▸ TASK DESCRIPTION
Replace "Trousers" with "Pants" in the part of the material that opens with the line containing "Mercedes-Benz S 350" and closes with the line containing "LOL Surprise OMG Sticker Starter Pack". Write out only those lines with nothing else changed, and leave the pictures out.

▸ EXCERPTED RECORDS

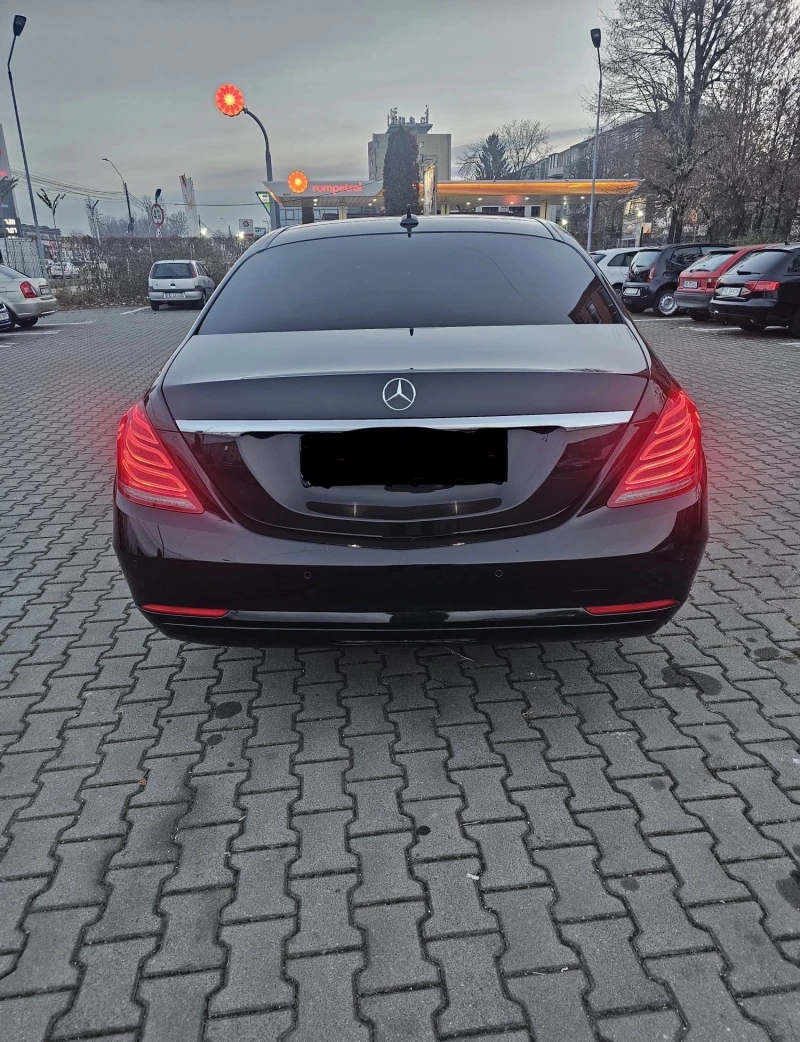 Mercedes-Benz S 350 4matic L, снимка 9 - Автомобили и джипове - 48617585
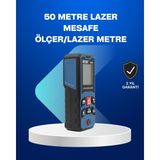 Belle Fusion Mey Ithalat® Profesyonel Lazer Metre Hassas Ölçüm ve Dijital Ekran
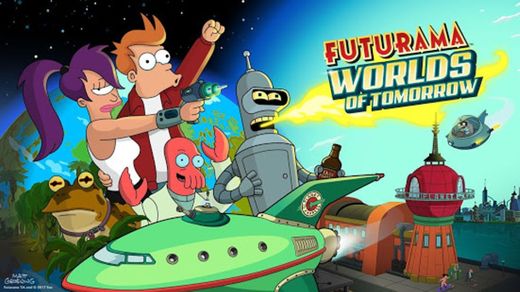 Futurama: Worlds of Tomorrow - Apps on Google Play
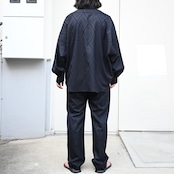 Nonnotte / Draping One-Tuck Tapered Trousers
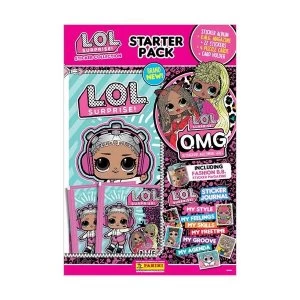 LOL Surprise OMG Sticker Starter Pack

--

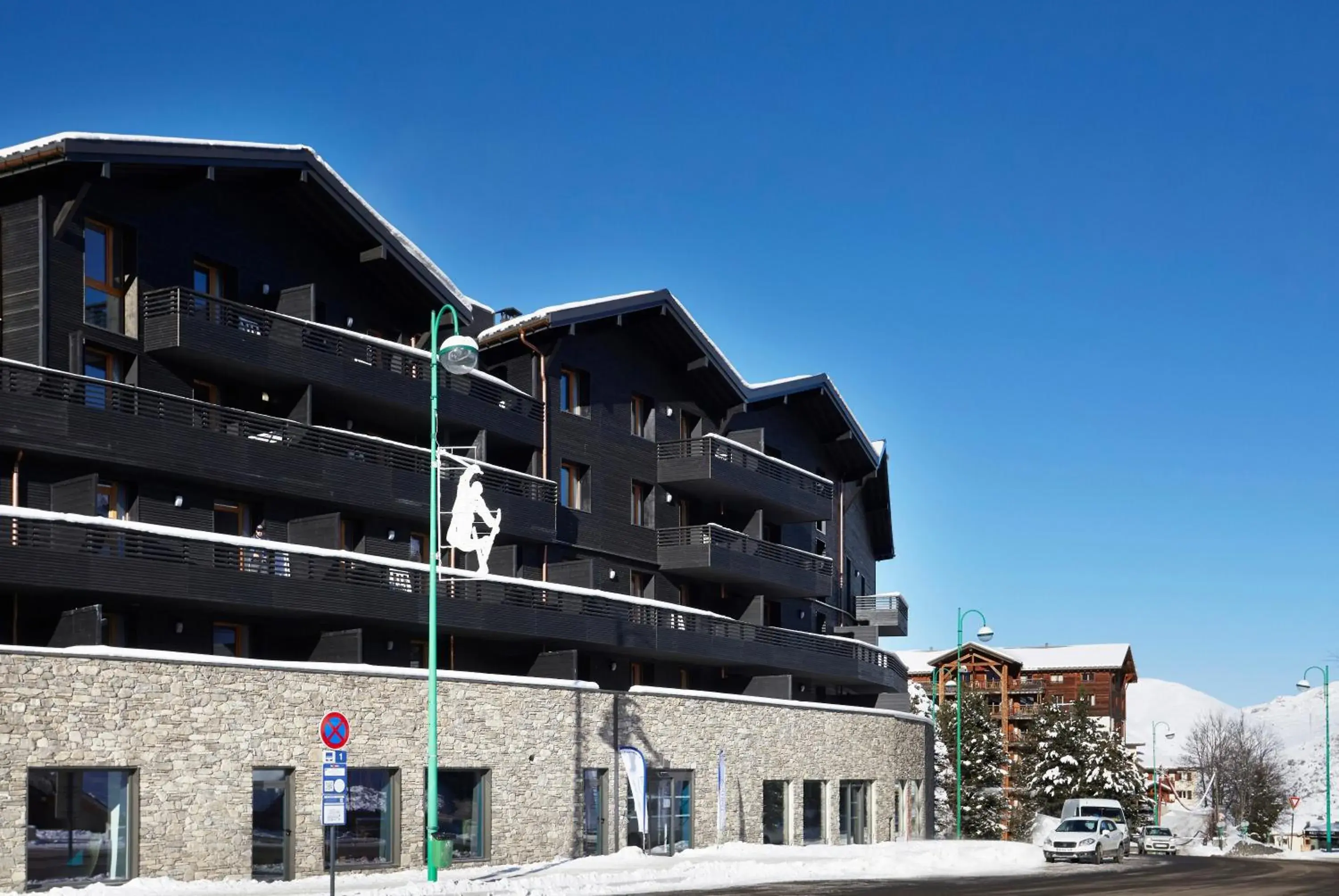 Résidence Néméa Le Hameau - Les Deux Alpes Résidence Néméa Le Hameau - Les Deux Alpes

▸ SOLUTION TO THIS PROBLEM
 Mercedes-Benz S 350 4matic L, снимка 9 - Автомобили и джипове - 48617585
 Belle Fusion Mey Ithalat® Profesyonel Lazer Metre Hassas Ölçüm ve Dijital Ekran
 Futurama: Worlds of Tomorrow - Apps on Google Play
 Nonnotte / Draping One-Tuck Tapered Pants
 LOL Surprise OMG Sticker Starter Pack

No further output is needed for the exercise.